== Try it ==
What should come back is the data below, word for word, minus any picture.

== Exercise data ==
• • •

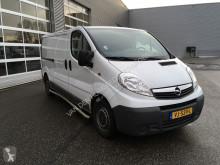 Opel Vivaro 2.0 CDTI 115pk L2H1 Sortimo Inrichting L+R/Dealer Ond./Trekhaak/Sidebars/PDC fourgon utilitaire occasion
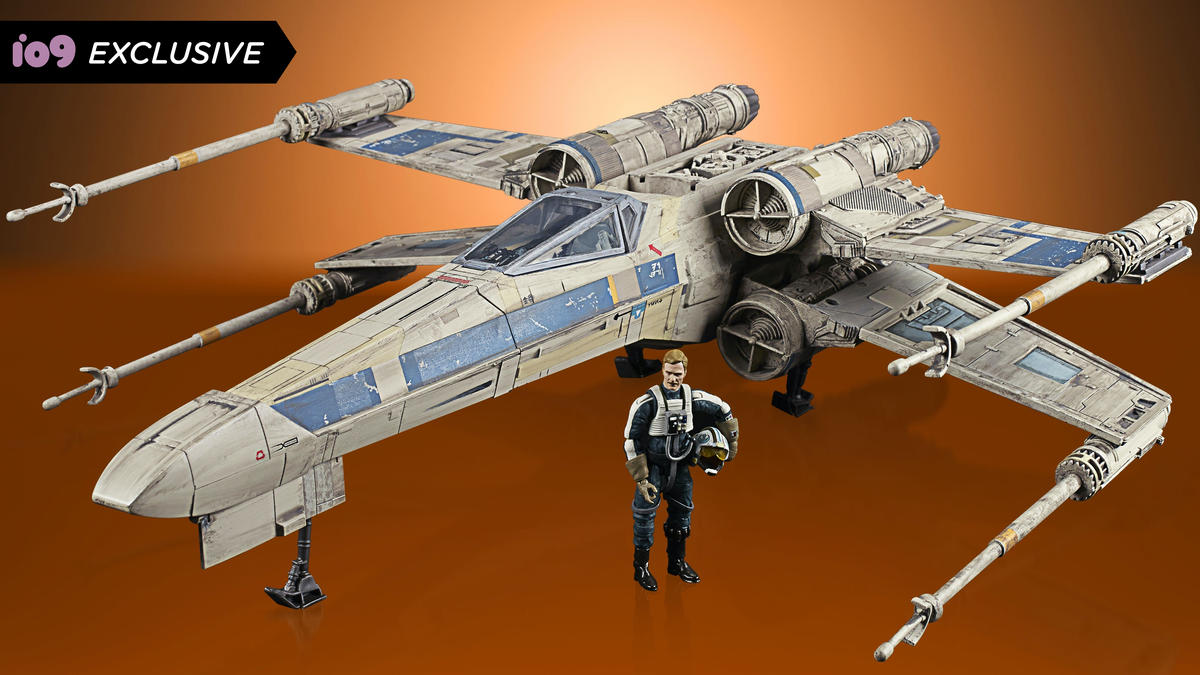 Rogue One's Blue Leader Soars Into Hasbro's Star Wars Figure Line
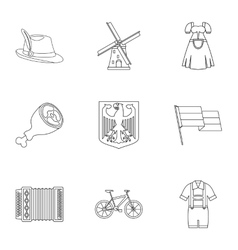 Country Germany icons set outline style vector image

• • •

== Solution to the problem ==
 Opel Vivaro 2.0 CDTI 115pk L2H1 Sortimo Inrichting L+R/Dealer Ond./Trekhaak/Sidebars/PDC fourgon utilitaire occasion
 Rogue One's Blue Leader Soars Into Hasbro's Star Wars Figure Line
 Country Germany icons set outline style vector image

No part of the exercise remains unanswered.